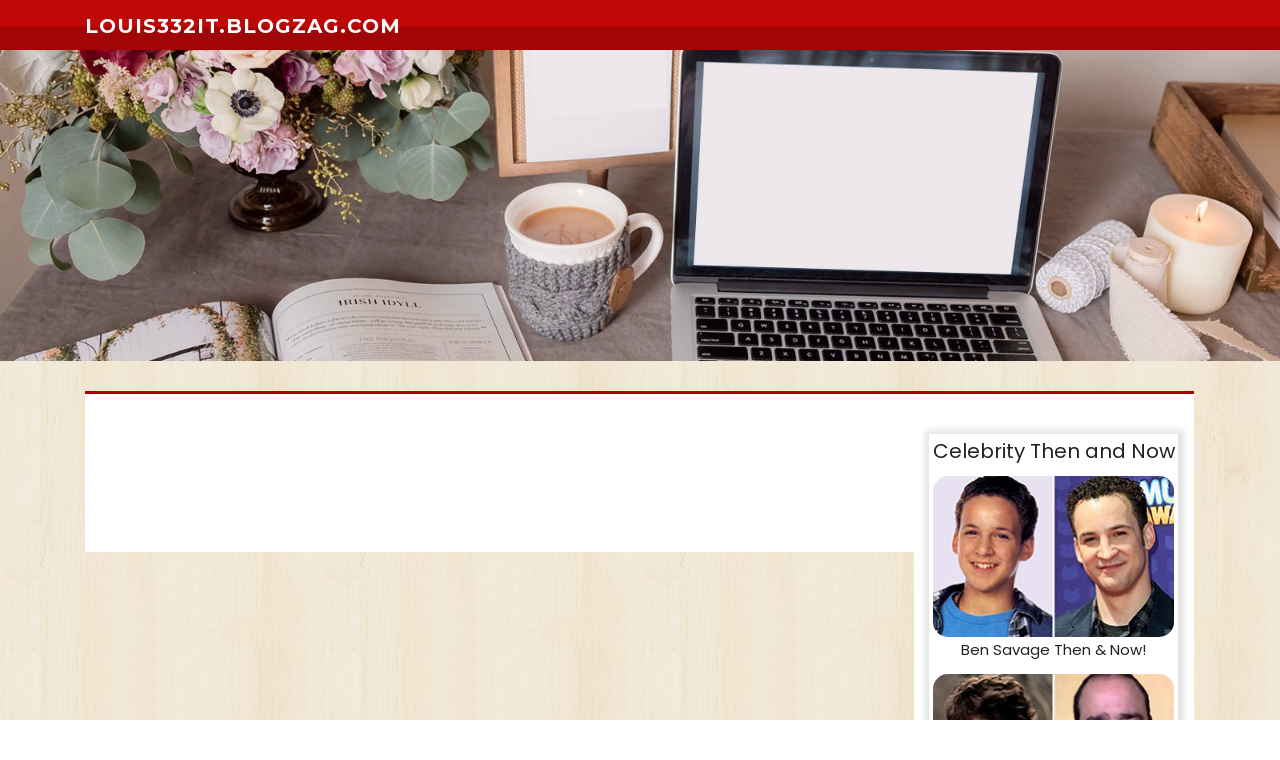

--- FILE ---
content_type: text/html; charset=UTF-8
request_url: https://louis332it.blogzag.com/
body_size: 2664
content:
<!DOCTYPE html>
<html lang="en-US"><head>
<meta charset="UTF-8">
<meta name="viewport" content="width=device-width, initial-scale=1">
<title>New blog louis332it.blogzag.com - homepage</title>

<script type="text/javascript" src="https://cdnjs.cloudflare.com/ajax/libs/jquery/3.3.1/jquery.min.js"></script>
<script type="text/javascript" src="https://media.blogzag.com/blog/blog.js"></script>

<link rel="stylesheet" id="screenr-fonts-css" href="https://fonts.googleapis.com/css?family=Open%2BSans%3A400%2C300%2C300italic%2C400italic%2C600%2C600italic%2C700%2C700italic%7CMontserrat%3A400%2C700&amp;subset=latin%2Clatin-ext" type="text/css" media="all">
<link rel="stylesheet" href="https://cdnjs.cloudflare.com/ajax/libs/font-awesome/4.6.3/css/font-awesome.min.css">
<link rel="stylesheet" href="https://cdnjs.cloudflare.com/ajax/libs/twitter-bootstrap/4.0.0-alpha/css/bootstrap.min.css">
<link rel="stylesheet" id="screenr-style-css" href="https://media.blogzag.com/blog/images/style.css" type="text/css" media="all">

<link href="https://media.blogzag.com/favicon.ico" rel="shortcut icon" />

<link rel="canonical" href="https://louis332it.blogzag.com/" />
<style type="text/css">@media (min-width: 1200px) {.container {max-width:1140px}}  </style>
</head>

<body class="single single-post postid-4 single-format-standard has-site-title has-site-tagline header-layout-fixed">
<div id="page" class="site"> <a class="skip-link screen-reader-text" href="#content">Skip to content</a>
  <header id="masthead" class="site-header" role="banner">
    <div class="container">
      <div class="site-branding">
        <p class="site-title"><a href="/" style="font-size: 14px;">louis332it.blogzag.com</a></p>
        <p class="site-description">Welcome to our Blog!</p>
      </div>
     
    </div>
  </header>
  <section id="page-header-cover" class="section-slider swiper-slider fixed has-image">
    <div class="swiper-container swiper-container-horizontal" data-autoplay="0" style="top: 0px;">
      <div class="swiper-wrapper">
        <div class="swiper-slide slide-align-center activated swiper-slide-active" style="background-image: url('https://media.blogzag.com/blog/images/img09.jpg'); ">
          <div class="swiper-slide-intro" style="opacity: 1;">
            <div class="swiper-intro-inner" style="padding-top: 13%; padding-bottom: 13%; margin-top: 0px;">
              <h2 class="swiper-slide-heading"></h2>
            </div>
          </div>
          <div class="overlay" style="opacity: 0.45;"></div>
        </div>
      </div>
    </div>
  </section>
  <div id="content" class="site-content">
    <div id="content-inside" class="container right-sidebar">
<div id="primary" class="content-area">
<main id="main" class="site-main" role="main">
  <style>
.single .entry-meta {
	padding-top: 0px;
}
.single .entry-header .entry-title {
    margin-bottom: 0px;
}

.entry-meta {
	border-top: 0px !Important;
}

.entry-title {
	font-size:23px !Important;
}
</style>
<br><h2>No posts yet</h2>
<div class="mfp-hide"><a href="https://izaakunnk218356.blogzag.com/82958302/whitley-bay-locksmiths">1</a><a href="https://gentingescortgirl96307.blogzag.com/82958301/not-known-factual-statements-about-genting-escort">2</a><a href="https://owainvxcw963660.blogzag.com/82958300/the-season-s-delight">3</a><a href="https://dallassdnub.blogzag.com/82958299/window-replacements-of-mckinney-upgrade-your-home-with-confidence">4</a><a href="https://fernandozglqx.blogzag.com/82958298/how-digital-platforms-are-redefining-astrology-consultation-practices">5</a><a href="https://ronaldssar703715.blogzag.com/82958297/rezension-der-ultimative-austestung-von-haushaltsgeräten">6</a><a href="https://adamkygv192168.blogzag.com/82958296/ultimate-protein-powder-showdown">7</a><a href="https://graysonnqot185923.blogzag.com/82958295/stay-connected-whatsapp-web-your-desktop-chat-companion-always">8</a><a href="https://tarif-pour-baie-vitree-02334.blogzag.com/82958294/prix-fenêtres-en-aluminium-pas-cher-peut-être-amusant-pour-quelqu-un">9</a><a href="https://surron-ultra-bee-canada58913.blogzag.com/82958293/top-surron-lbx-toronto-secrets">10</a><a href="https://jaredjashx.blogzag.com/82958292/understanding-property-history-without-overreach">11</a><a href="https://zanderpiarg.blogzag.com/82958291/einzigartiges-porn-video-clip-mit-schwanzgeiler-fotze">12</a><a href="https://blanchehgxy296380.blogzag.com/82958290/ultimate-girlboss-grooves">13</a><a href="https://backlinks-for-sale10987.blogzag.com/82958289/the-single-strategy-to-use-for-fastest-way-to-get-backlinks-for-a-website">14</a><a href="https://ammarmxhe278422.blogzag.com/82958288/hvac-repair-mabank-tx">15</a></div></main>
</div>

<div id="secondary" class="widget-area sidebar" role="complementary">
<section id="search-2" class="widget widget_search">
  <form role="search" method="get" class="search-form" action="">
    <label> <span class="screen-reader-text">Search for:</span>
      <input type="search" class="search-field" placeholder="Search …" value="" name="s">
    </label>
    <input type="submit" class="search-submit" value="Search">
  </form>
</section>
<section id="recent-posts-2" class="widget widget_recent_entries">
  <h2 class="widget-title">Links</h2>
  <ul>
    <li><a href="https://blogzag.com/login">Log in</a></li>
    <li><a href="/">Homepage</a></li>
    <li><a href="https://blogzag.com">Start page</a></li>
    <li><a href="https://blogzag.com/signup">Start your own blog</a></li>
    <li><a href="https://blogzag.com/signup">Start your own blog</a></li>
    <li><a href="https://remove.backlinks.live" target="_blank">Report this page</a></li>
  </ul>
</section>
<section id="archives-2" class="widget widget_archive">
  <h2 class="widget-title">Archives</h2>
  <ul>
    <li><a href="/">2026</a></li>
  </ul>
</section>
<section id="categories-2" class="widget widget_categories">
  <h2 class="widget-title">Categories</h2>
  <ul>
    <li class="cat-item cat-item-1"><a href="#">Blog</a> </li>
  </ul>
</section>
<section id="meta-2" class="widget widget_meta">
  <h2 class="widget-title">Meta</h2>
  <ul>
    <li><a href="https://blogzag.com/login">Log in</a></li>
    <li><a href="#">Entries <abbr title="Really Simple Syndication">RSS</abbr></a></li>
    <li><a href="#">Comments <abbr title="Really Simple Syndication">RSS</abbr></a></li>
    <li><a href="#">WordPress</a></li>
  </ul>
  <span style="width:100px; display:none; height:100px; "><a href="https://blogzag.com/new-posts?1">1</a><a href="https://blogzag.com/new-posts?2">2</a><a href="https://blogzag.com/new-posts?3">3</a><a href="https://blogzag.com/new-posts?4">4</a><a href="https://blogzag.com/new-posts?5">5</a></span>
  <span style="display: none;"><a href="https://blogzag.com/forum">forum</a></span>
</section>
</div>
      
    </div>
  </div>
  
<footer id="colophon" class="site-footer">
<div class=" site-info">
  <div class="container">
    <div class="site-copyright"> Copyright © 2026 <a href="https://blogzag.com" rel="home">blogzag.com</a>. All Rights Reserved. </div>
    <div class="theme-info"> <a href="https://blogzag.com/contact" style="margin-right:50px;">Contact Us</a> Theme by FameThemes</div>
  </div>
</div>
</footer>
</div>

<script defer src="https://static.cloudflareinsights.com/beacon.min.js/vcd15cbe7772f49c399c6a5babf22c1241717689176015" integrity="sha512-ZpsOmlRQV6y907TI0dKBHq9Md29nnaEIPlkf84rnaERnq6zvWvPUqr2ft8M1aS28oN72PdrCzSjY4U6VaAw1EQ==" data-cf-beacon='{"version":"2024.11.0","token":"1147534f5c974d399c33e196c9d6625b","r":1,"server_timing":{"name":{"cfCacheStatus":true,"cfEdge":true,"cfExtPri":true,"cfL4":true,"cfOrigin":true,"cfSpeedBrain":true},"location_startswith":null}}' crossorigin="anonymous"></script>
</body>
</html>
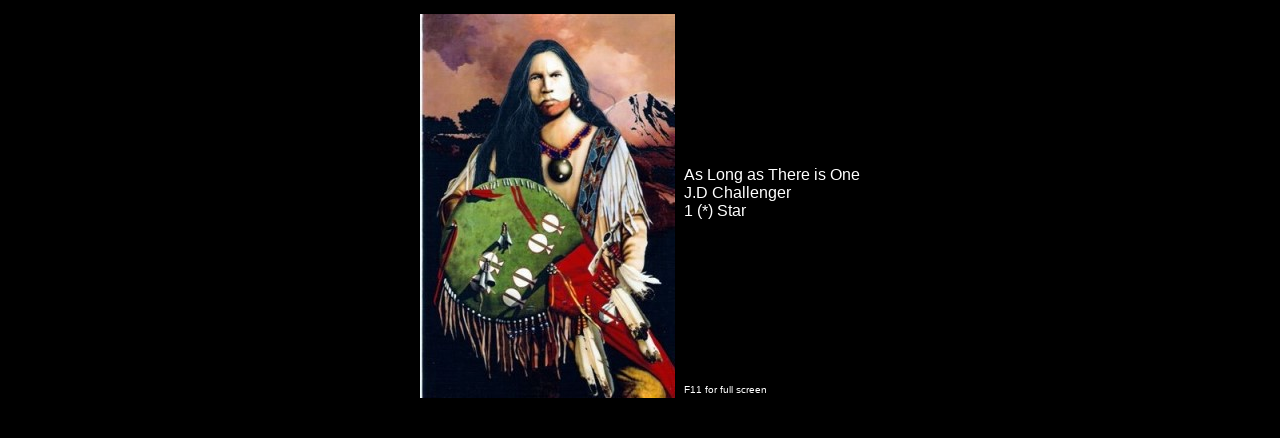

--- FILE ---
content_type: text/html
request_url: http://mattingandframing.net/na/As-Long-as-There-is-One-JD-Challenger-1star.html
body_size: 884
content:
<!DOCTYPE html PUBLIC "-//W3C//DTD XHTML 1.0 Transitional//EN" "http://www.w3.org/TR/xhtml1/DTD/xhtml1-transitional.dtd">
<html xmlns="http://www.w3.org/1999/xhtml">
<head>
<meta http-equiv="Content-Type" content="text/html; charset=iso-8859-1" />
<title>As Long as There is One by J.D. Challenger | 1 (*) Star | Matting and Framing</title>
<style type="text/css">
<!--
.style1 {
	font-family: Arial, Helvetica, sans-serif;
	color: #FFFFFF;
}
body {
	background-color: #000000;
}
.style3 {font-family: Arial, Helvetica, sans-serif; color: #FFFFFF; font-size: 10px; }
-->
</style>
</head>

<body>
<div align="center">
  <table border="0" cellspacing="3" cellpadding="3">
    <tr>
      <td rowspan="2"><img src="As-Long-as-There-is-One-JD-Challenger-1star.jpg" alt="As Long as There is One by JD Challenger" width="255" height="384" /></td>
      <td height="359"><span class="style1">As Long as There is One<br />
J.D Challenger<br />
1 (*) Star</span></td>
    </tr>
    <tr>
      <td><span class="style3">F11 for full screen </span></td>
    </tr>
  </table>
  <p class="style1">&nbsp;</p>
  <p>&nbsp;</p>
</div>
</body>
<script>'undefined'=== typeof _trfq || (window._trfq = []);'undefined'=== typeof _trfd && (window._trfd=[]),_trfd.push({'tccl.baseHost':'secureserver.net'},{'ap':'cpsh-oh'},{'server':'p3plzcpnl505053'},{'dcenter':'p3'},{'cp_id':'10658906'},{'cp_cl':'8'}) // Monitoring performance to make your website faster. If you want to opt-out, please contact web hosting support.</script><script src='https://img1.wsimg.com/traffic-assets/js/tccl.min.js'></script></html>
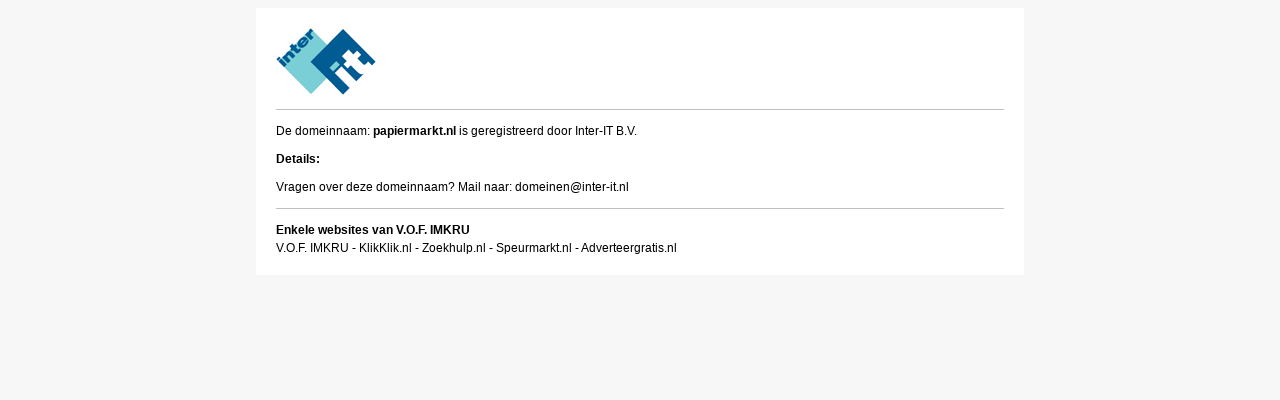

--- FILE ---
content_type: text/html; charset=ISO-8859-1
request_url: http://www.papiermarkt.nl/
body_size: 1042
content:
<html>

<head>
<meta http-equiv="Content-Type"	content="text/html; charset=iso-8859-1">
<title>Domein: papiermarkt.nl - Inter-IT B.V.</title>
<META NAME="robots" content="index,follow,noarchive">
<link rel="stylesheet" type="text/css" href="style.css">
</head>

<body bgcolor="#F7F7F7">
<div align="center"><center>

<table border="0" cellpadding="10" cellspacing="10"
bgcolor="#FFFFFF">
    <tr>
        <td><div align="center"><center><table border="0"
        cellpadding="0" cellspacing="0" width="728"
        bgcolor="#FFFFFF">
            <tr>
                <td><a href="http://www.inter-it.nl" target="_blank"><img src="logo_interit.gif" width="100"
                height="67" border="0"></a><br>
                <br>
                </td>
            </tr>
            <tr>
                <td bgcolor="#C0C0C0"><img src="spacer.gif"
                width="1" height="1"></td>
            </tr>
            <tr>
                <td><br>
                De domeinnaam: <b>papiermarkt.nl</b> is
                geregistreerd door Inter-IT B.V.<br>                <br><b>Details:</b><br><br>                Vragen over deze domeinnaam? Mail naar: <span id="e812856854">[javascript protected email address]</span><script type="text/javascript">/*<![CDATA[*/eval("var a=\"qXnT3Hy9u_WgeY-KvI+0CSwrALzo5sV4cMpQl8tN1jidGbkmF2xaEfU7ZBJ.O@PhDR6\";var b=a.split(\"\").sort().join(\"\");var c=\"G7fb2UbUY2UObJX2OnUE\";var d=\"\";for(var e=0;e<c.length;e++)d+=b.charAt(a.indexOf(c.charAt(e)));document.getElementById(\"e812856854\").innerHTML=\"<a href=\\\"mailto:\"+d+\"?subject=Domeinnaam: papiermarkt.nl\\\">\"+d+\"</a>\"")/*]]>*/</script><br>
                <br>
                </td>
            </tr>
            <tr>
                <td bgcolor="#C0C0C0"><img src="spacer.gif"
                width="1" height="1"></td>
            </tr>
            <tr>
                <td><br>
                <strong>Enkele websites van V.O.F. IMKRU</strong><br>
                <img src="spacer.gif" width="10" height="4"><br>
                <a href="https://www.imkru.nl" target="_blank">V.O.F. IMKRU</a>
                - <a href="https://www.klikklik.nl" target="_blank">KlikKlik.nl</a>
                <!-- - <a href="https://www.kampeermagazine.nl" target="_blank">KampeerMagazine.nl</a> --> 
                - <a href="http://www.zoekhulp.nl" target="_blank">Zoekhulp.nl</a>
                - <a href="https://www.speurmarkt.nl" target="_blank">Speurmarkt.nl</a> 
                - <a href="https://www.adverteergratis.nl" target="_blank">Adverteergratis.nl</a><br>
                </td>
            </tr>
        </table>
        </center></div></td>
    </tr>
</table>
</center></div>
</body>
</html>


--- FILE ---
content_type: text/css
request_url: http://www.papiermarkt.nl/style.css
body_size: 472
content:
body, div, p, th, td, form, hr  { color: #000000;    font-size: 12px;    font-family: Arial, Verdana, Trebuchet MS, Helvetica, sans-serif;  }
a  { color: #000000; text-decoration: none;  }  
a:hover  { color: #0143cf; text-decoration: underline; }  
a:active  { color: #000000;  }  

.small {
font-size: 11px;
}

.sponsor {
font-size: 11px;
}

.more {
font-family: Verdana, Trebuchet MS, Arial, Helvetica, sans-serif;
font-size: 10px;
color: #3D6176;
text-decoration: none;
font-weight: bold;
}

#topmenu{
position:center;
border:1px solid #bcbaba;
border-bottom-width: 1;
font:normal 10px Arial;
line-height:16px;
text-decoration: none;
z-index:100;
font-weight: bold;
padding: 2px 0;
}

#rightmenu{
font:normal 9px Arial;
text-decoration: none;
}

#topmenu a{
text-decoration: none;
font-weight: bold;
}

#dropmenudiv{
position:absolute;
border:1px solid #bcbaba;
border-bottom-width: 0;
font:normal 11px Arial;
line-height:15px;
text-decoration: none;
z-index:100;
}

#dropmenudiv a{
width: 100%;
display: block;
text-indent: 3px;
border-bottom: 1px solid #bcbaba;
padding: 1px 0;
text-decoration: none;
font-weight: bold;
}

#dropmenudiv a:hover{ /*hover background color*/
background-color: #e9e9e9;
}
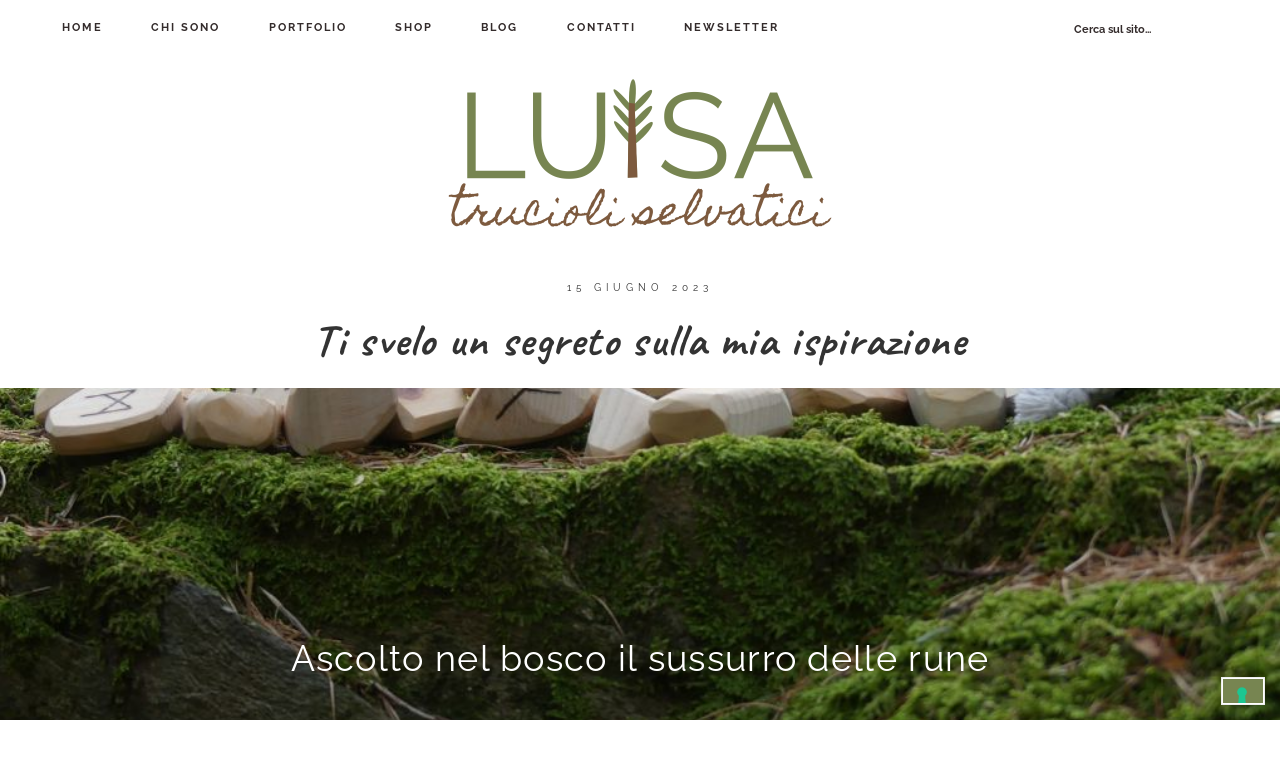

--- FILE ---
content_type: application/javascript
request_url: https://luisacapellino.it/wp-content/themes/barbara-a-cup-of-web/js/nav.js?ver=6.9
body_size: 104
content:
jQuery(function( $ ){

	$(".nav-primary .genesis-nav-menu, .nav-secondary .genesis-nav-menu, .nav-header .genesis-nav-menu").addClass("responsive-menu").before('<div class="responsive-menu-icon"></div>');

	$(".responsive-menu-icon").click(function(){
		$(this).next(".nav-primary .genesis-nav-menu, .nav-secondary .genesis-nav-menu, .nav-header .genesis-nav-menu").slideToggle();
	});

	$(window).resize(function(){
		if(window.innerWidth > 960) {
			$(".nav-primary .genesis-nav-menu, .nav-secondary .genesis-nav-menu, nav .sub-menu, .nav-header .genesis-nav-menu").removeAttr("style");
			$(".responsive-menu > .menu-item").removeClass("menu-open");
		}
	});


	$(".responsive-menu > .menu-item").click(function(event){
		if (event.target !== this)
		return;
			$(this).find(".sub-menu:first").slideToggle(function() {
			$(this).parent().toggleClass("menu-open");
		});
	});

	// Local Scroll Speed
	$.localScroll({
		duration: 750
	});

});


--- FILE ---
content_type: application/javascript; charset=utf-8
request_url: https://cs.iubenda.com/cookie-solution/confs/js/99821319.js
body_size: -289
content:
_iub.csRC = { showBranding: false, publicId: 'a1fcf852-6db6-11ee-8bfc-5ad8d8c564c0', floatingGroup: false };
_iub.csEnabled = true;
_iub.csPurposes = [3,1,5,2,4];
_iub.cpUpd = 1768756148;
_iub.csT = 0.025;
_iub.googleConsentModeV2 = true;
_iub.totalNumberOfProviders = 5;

- What you should do:
Copy each line in the entries above where "align" turns up.

- Exercise solution:
        <div class="swiper-slide slide-align-center activated swiper-slide-active" style="background-image: url('https://media.blogzag.com/blog/images/img09.jpg'); ">
<div align="center">
<div align="center"><center>
        <td><div align="center"><center><table border="0"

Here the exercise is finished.